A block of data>
━━━━━━━━━━━━━━━━

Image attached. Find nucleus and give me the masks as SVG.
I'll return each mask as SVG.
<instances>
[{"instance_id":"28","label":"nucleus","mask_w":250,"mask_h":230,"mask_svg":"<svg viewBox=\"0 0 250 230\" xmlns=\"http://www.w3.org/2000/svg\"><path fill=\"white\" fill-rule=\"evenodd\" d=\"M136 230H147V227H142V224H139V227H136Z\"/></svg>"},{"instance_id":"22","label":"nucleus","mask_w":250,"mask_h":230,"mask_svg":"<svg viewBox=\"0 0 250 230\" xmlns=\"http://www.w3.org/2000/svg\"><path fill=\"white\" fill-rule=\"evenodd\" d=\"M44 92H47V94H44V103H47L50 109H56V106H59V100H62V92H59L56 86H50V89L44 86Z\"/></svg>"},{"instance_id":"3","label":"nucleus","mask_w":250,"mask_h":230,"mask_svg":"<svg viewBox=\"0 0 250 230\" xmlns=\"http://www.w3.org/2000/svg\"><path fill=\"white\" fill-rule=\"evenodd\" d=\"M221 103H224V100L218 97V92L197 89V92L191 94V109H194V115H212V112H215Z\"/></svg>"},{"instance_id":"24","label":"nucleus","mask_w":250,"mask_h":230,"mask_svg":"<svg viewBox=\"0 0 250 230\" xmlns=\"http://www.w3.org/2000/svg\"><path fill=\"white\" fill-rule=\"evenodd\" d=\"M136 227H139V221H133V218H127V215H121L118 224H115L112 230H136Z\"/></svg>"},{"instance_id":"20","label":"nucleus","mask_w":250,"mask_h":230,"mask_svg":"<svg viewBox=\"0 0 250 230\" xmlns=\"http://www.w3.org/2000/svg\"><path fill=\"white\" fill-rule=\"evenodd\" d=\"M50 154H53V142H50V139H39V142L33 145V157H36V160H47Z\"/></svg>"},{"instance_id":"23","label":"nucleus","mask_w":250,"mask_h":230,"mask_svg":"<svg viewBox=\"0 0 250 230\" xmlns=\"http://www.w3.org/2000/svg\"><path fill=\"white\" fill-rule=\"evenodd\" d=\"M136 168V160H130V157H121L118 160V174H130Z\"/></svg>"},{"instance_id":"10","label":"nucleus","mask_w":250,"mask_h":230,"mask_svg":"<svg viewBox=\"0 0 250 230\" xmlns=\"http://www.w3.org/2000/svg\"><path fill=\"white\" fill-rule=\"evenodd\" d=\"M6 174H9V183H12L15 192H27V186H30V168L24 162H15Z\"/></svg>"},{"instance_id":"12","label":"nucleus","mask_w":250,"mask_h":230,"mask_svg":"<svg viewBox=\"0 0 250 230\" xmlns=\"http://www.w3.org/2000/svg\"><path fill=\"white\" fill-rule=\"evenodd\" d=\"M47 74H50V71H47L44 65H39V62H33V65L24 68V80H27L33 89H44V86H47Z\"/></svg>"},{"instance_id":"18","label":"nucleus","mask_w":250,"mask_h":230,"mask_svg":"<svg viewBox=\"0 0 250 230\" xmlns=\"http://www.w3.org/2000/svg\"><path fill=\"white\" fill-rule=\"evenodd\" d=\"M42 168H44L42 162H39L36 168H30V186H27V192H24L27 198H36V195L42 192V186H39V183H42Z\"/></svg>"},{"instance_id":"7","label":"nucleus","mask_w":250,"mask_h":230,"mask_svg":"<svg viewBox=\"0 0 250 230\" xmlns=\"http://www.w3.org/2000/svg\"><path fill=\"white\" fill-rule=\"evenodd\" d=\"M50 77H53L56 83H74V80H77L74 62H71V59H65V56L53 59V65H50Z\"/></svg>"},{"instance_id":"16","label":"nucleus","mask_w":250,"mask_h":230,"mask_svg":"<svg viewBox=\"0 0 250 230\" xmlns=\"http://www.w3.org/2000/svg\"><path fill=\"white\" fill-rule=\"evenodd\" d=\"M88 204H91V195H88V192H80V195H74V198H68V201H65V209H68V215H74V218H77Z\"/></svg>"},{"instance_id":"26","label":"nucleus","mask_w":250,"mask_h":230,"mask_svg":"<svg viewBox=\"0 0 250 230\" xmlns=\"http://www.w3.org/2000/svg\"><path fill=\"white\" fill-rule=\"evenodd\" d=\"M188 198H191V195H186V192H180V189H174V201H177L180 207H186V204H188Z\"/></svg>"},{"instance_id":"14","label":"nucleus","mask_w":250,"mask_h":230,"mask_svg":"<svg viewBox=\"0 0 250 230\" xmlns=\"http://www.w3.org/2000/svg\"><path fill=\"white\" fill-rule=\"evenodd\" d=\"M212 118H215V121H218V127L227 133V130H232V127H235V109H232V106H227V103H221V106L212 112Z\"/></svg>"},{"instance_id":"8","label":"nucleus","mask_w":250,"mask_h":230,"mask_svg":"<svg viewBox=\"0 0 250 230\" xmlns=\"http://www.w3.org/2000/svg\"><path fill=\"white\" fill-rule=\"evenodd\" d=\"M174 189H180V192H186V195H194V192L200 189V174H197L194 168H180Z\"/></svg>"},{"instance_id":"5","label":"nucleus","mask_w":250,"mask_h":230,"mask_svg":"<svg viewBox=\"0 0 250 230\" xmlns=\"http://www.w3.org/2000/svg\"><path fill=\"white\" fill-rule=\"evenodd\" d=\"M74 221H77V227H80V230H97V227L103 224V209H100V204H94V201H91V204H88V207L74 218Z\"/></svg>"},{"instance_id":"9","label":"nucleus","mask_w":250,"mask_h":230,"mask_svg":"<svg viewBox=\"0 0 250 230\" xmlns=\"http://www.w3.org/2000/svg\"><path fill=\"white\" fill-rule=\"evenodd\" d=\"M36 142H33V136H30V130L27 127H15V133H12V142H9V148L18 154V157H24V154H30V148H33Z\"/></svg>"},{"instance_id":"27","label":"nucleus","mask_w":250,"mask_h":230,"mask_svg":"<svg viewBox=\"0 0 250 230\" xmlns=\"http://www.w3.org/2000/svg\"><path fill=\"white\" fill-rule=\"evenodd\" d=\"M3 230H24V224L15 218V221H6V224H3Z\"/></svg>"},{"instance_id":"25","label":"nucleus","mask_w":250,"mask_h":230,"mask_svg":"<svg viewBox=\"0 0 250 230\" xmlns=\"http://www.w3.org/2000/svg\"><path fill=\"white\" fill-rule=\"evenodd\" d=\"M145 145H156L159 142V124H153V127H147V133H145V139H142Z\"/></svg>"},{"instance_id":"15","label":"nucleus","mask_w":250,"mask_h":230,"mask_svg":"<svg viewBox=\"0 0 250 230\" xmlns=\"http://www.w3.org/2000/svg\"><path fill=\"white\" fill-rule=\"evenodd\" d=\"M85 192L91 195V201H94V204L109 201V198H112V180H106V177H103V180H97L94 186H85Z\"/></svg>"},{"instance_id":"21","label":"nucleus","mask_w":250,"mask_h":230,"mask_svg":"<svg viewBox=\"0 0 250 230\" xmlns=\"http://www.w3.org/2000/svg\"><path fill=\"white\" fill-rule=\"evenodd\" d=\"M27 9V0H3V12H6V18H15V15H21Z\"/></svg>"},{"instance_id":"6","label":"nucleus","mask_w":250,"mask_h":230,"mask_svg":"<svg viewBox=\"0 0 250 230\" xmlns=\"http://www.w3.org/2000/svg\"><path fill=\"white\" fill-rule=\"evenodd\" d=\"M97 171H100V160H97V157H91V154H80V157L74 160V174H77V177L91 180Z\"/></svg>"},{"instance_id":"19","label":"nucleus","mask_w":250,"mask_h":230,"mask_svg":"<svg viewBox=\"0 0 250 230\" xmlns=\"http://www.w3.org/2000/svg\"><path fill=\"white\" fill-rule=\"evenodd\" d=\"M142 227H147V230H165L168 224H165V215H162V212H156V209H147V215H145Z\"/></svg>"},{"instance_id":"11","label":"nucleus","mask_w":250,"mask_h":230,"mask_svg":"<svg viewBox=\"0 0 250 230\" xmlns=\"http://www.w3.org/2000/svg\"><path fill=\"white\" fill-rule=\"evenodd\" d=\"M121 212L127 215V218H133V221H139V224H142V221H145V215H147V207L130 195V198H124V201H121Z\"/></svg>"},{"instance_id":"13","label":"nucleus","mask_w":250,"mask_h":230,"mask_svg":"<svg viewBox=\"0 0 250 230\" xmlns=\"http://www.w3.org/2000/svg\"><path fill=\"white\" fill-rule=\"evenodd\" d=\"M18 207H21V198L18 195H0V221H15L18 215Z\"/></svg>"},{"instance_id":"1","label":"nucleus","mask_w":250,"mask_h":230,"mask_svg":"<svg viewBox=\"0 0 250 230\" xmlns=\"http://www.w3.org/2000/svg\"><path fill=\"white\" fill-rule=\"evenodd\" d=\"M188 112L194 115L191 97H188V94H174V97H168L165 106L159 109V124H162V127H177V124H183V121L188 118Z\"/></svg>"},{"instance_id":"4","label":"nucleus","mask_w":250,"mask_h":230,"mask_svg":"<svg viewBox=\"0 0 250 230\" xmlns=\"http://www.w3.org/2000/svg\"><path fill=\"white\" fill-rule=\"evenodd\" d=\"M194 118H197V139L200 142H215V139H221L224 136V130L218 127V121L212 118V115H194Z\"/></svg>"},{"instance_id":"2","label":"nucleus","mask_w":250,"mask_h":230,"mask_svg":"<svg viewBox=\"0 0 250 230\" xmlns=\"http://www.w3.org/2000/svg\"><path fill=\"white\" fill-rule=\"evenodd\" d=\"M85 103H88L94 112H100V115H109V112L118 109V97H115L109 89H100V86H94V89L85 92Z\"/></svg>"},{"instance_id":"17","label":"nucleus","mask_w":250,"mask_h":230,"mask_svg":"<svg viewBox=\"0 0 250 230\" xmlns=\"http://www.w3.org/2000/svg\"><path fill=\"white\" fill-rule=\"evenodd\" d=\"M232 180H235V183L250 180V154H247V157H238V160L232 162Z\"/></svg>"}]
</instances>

━━━━━━━━━━━━━━━━

Your goal>
Copy the lines from the start of the items through the line containing "<instances>", replacing "SVG" with "PNG" and keeping everything else the same. Return only those lines.

Exercise result>
Image attached. Find nucleus and give me the masks as PNG.
I'll return each mask as PNG.
<instances>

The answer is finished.